Stray Boots—An app that turns the users’ surroundings into a virtual field for scavenger hunt¬–style games.
Stylyt—A fashion-themed platform that lets members pick fabrics from upcoming apparel collections to design with their own tweaks, the most popular of which will be sold through the website.
Tapfame—A platform that lets developers create contests and sweepstakes in their own apps.
Triple Lift—Leverages consumers’ likes on Pinterest to provide brands analytics and audience data related to product advertising.
Wizpert—For bloggers who offer advice, this platform lets them take calls from readers who want their immediate input.
Axelrod said ERA will put on, a West Coast edition of the winter class’ demo day in two weeks. The 500 Startups accelerator in Mountain View, CA, will host that event.

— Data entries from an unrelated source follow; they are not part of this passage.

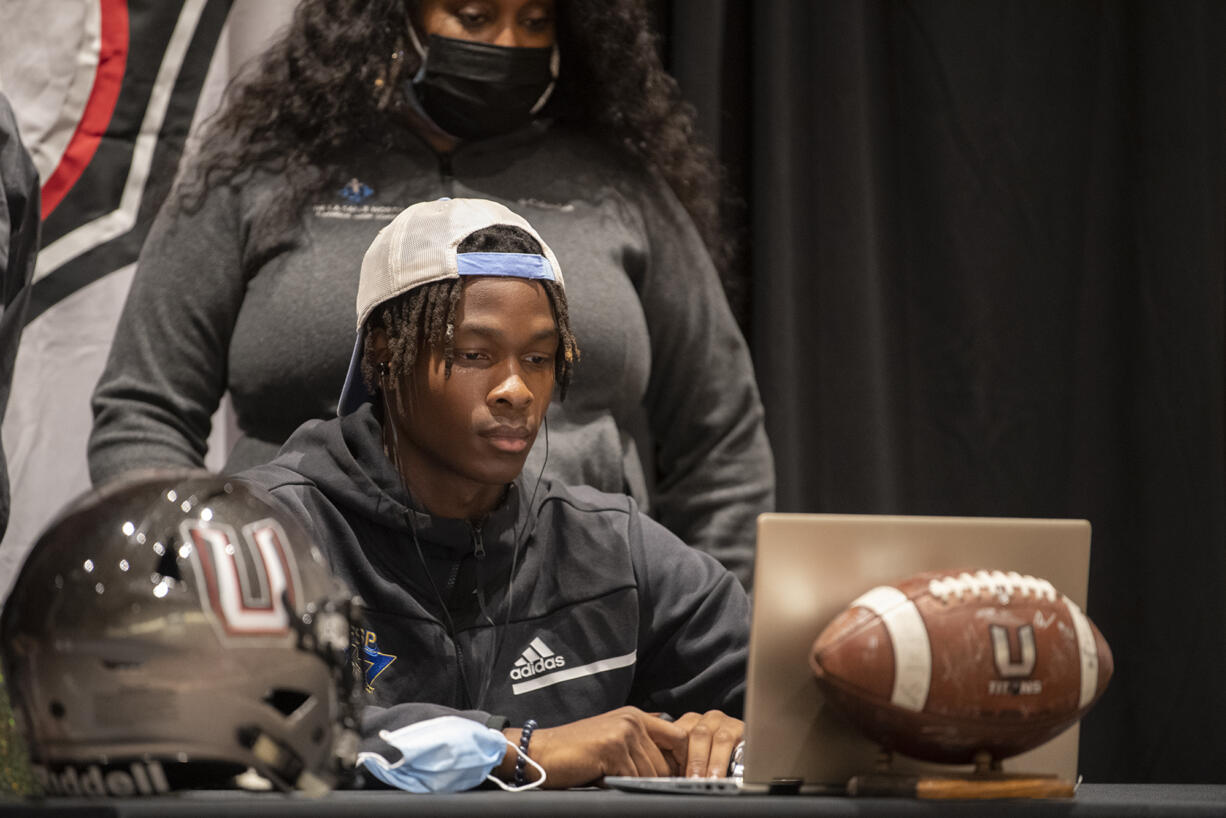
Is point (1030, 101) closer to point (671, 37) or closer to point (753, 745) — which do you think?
point (671, 37)

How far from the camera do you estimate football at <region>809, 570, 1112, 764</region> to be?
1463mm

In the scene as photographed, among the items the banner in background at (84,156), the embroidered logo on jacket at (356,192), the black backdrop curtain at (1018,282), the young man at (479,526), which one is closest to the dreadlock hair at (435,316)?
the young man at (479,526)

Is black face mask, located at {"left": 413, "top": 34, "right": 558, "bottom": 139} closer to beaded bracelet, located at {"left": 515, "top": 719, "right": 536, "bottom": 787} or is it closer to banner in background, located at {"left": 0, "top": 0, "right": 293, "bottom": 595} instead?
banner in background, located at {"left": 0, "top": 0, "right": 293, "bottom": 595}

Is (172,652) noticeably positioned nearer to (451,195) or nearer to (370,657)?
(370,657)

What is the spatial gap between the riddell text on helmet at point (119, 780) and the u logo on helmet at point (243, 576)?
0.46ft

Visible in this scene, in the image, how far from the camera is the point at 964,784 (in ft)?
4.80

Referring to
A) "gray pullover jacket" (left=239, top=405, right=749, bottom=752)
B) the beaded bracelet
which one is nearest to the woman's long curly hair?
"gray pullover jacket" (left=239, top=405, right=749, bottom=752)

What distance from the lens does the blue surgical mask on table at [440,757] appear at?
1.53 metres

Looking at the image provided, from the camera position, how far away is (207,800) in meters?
1.30

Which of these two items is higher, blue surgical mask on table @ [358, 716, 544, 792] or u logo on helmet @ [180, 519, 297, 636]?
u logo on helmet @ [180, 519, 297, 636]

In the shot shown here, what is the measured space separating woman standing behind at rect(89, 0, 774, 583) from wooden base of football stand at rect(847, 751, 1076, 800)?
0.97 meters

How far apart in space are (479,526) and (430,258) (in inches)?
14.8

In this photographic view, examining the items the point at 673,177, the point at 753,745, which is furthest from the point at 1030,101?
the point at 753,745

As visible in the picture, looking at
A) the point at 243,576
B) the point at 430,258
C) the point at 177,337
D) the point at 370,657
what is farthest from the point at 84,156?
the point at 243,576
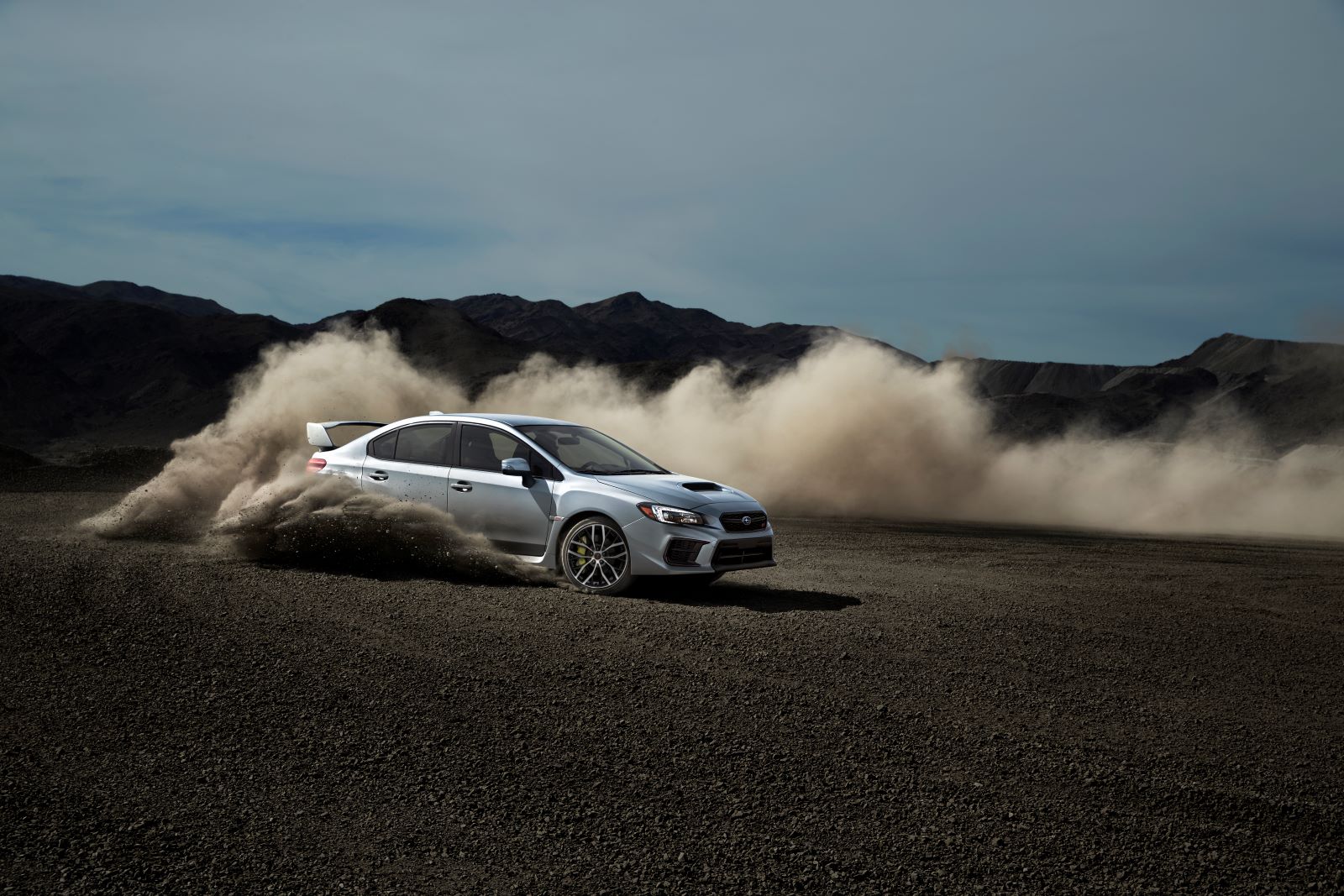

Axelrod sees common trends emerging among the graduating startups, such as increased use of mobile technology across different types of businesses and big data being leveraged by more industries. “You see people using data for ad tech and fashion tech,” he said.
Wednesday’s demo day was just the second such event held by ERA. The accelerator program graduated its first class last summer. This Sunday, April 29, is the deadline to apply for the upcoming summer program, which will commence in June and have its demo day in September, Axelrod said.
But novel ideas are not enough to get an entrepreneur into this accelerator, Axelrod says. He wants to see companies with the knowhow to back up their plans. When selecting applicants, ERA looks for startups with co-founders who have technical backgrounds to participate in the accelerator. “In a short program, being able to build stuff while you are there is critical,” he said. “That’s an absolute requirement for us.”